- Supreme Court of the United States

Argued October 16–17, 1916 Decided January 22, 1917
- Full case name: Hall v. Geiger-Jones Company
- Citations: 242 U.S. 539 (more) 37 S. Ct. 217; 61 L. Ed. 480; 1917 U.S. LEXIS 2155; L.R.A. 1917F; 15 Ohio Law Rep. 39; Am.Ann.Cas. 1917C, 643

Case history
- Prior: Geiger-Jones Co. v. Turner, 230 F. 233 (1916)

Holding
- The Court upheld individual states' power to regulate the offer, sale, and purchase of securities.

Court membership
- Chief Justice Edward D. White Associate Justices Joseph McKenna · Oliver W. Holmes Jr. William R. Day · Willis Van Devanter Mahlon Pitney · James C. McReynolds Louis Brandeis · John H. Clarke

Case opinions
- Majority: McKenna, joined by White, Holmes, Day, Devanter, Pitney, Brandeis, Clarke
- Dissent: McReynolds

= Hall v. Geiger-Jones Co. =

Hall v. Geiger-Jones Co., 242 U.S. 539 (1917), is a United States Supreme Court case in which the Court upheld individual states' power to regulate the offer, sale, and purchase of securities. Such regulatory laws are commonly known today as "blue-sky laws"; the phrase is often said to be based on this opinion, although speculative securities were described as "blue sky" in sources published prior to this opinion. The opinion itself said:

The name that is given to the law indicates the evil at which it is aimed, that is, to use the language of a cited case, "speculative schemes which have no more basis than so many feet of 'blue sky'"; or, as stated by counsel in another case, "to stop the sale of stock in fly-by-night concerns, visionary oil wells, distant gold mines and other like fraudulent exploitations."
— .

The decision rejected the notion of an arbitrary and capricious power accruing to state securities commissioners.
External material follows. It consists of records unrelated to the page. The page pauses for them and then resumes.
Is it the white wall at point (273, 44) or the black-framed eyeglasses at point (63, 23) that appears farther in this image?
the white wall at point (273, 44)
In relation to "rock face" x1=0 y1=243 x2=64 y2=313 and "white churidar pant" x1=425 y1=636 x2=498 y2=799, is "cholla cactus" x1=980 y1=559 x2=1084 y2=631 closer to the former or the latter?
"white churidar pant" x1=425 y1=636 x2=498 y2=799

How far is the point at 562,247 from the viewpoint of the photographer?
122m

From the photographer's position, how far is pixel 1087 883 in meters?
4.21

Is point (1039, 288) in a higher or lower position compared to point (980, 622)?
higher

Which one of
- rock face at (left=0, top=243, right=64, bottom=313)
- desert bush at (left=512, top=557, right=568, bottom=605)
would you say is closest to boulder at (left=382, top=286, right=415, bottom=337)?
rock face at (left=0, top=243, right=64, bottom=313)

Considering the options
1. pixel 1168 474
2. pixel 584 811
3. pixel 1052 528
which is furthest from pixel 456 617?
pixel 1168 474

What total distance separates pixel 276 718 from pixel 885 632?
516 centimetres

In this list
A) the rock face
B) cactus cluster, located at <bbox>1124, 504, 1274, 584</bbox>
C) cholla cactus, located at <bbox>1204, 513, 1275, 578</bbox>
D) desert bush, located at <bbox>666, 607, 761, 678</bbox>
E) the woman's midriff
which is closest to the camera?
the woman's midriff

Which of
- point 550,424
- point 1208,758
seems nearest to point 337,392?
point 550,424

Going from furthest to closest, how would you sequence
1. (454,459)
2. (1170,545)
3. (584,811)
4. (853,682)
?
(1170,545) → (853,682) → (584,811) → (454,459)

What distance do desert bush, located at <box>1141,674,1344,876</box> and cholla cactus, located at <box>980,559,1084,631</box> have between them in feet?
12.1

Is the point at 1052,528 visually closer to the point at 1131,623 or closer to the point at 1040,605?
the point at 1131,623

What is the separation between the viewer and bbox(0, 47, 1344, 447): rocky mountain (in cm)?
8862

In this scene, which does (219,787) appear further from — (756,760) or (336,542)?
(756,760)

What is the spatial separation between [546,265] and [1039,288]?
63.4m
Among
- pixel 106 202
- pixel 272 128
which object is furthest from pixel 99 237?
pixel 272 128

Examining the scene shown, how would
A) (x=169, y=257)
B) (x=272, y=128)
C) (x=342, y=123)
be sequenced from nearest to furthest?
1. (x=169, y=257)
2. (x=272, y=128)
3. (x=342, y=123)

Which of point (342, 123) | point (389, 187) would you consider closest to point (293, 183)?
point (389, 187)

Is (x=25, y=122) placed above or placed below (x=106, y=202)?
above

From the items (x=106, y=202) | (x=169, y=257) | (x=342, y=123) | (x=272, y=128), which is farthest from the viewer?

The opinion author, Justice Joseph McKenna, reasoned such a broad delegation to state official was justified because valuing securities is "a complex problem" and requires skill and expertise often not available to the individual investor. Justice McKenna wrote of checks on government abuse because, "an adverse judgment by the commissioner is reviewable by the courts."